Grinding grasses and flowers to make pigments at age 3, digging clay from the Bay of Anchorage as a pre-teen to sculpt Indian heads, and weaving flowers and barks into tapestries were her earliest recollections of a developing passion for creative expression that eventually culminated in a successful art career as curator, manager, teacher, promoter, and skilled therapist.

National grant

Her work has been shown all over the country and earned her a grant from the National Endowment for the Arts. He pieces can be found among high profile collectors, corporations, and are part of the U.S. Embassies American Art Collection in South Africa and New Guinea.

In addition to the Las Madres Project, dedicated to her mother, James and two other producers are putting together “A Trail of Thread,” a documentary about her process of integrating natural elements and the trash she finds, and she's planning a border arts exhibit for September at El Ojito Gallery in Tucson.

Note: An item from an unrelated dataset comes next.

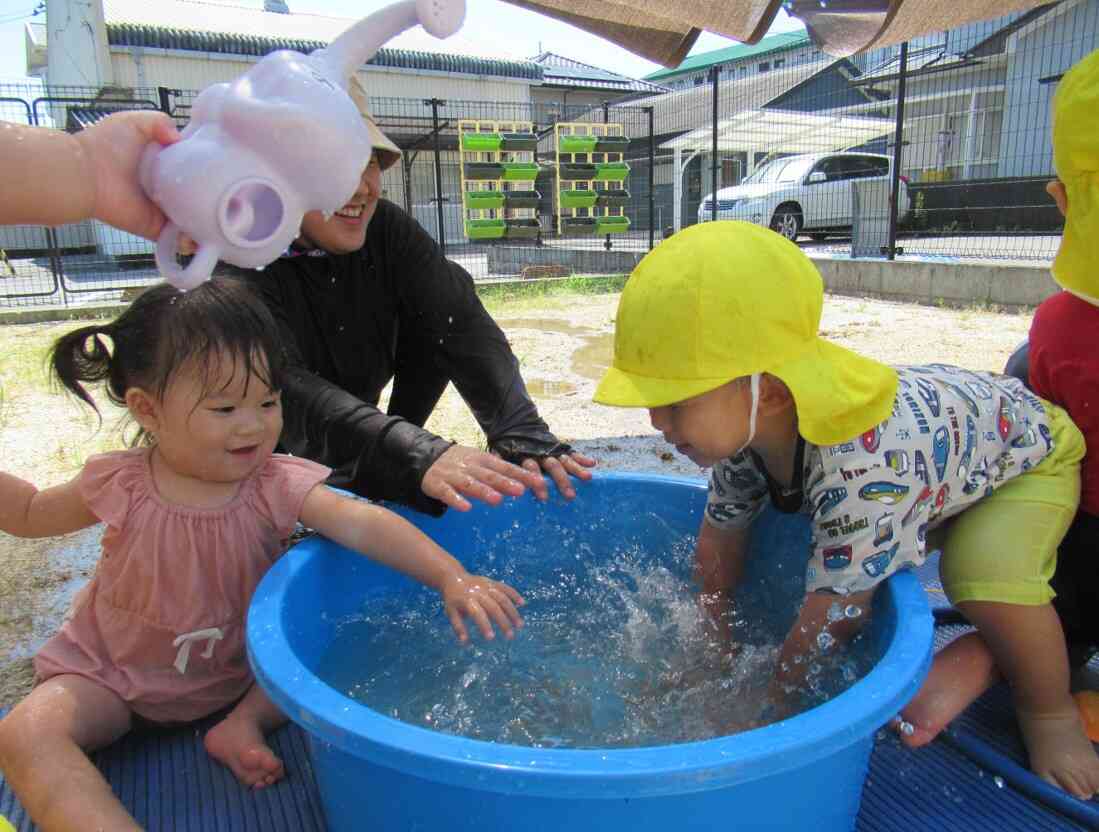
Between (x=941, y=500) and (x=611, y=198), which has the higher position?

Southside Presbyterian Church in Tucson has commissioned her to do a “living memorial,” created from the distinctive tire treads soles from discarded migrant shoes. She hopes to complete it in August.

Seeking volunteers

Since moving to Amado three years ago to be closer to her students, she continues to look for volunteers to help with Las Madres as well as “Heirlooms in the Sand,” a new project to design and distribute cards and calendars that reflect her desire to help be a voice for all those mothers whose children are forced away by these kinds of economic pressures they face each day, as proceeds from their sale will benefit family-run handicraft businesses created on both sides of the border that she hopes will ease the burden that pushes fathers and sons to cross the desert to feed their families.

She's putting a lot of love into a clay rendition of her colleague and friend, the model for Las Madres, Antonia Gallegos, a migrant mother from Eloy who was reunited after 30 years with her kidnapped daughter.

More important to her, it seems, than any of her past accomplishments, projects in progress, or need to chronicle in her work the controversial great migration with no solution in sight, is the renewed and cherished bond with her own mother.

She's still moved to tears when she talks about that teenage time away from her when she was searching for herself.

James declared in the guest book on her Web site, “Las Madres Project is dedicated to my mother, who knows what it's like to lose a child before their time (her younger brother), and to all the other mothers who have lost their children in the desert.”

Much like the old Jewish proverb that states,” God can't be everywhere, so he invented mothers,” the work of this gifted artist, inspired by the woman who never gave up hope for her daughter's return, reminds us all that, regardless of our cultural and political differences, we were all once children, nourished by the most enduring love on earth.